Affiliation:
1. a Indian Institute of Tropical Meteorology, Ministry of Earth Sciences, Pune, India
2. b Department of Atmospheric and Space Sciences, Savitribai Phule Pune University, Pune, India
Abstract
Abstract
This study investigates the diurnal cycle, propagation, and progression of convective storms (CSs) on the eastern edge of India’s monsoon trough (MT) using 9 years of S-band radar measurements with satellite and reanalysis datasets. CSs initiate over ocean during midnight–early morning hours and propagate onshore in succeeding hours. CSs exhibit two semidiurnal peaks, one during afternoon hours over inland areas and another during midnight–early morning hours in oceanic/coastal locations. The deep and intense afternoon peak over inland regions is attributed to land surface heating and associated destabilization. The weak and shallower but organized midnight–morning peak and propagation of CSs toward the coast are attributed to the nocturnal land breeze and its interaction with prevailing onshore flow.
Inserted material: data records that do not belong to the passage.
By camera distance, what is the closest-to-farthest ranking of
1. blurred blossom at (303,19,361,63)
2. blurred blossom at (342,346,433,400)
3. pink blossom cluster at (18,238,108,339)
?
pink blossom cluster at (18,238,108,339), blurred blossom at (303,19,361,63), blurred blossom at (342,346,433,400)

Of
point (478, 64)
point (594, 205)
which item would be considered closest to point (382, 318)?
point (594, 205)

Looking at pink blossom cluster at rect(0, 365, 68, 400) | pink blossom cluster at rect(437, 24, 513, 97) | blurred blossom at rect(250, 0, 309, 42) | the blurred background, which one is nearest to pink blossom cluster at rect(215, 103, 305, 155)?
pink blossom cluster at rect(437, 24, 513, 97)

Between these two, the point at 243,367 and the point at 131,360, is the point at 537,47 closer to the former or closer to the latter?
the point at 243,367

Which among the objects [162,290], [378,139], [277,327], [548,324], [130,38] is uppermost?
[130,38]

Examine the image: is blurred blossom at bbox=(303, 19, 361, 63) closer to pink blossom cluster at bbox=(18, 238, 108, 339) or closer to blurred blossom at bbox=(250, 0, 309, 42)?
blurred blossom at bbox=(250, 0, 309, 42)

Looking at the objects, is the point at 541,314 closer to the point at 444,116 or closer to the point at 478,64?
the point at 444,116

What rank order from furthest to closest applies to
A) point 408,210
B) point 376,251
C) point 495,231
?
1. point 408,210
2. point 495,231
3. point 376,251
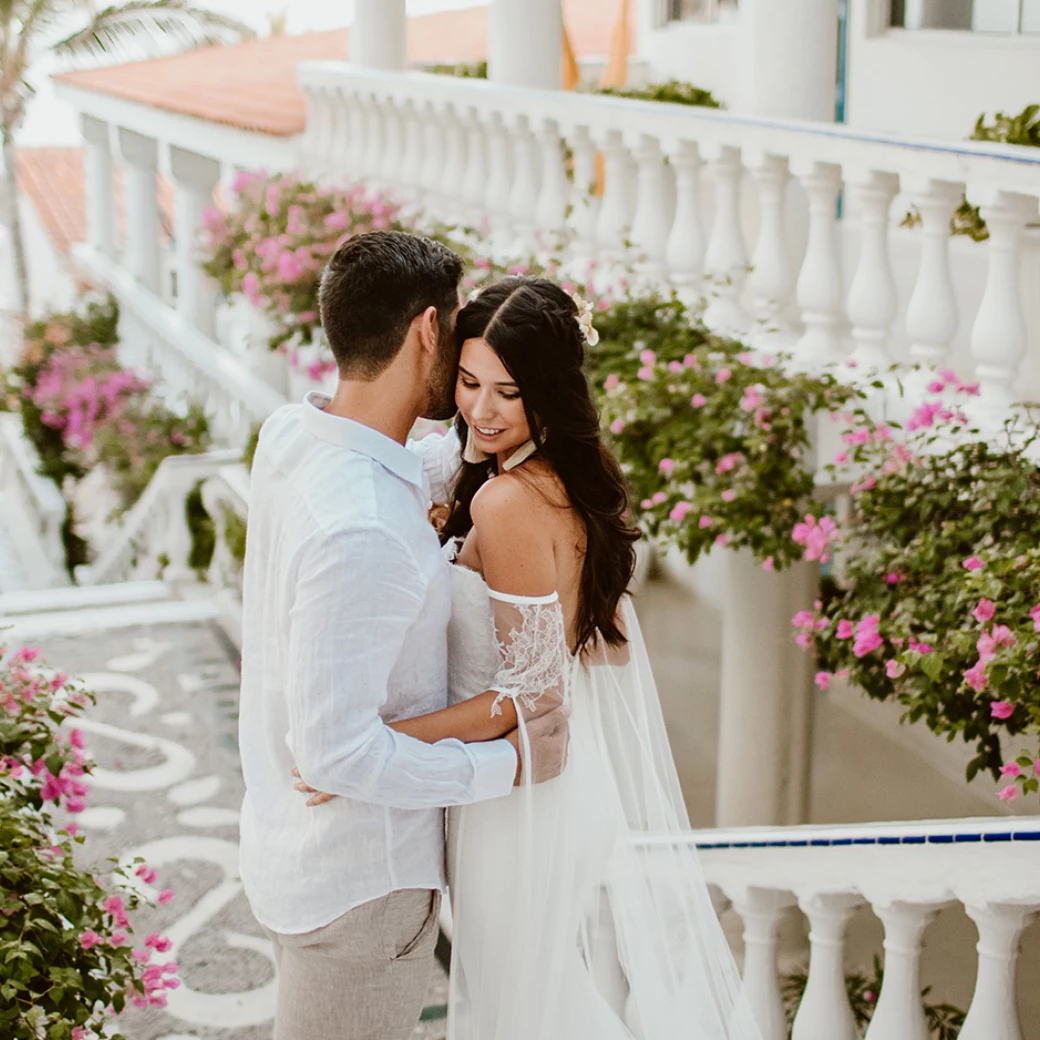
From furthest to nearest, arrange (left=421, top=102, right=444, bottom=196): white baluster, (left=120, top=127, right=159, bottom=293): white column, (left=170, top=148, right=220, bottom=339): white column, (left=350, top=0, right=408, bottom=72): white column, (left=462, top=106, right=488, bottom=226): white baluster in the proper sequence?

The observed lead–lag of a few hours in the diurnal cycle of different cumulus modes correspond to the transition of congestus into deep and then, often, into overshooting modes. Moisture budget analysis showed atmospheric regulation of this transition through thermodynamic (congestus moistening) and dynamic processes (vertical advection). Theoretical time scales were invoked to estimate the relative role of vertical advective versus congestus moistening for promoting the afternoon transition from congestus to deeper modes. Comparing the time scales for congestus moistening (18–46 h) and dynamics (3 h) with the actual transition time scales (2–4 h) reveal that congestus moistening is too slow to explain the observed lead–lag in CS modes. Though both thermodynamic and dynamic processes moisten the midlevel prior to deep/overshooting convection, vertical advection is the dominant dynamic process for the observed congestus–deep–overshooting transition.
Significance Statement
Tropical rainfall is usually linked with convection in the morning and afternoon hours. We look at the basic physical processes that lead to those convective activities peaks. The afternoon peak is linked to maximum heating, resulting in an unstable environment, whereas the morning peak is linked to the interaction of large-scale monsoon flow with a land breeze. Furthermore, daily solar heating visually shows a shallow-to-deep progression of convection. The moist midlevel environment was shown to precede such convective development in a day. The large-scale monsoon flow is a dominant cause of this moistening. The monsoon dynamic flow takes roughly 2–3 h to sufficiently moist shallow storms into deep storms, whereas the local thermodynamic moistening process takes about 18–46 h.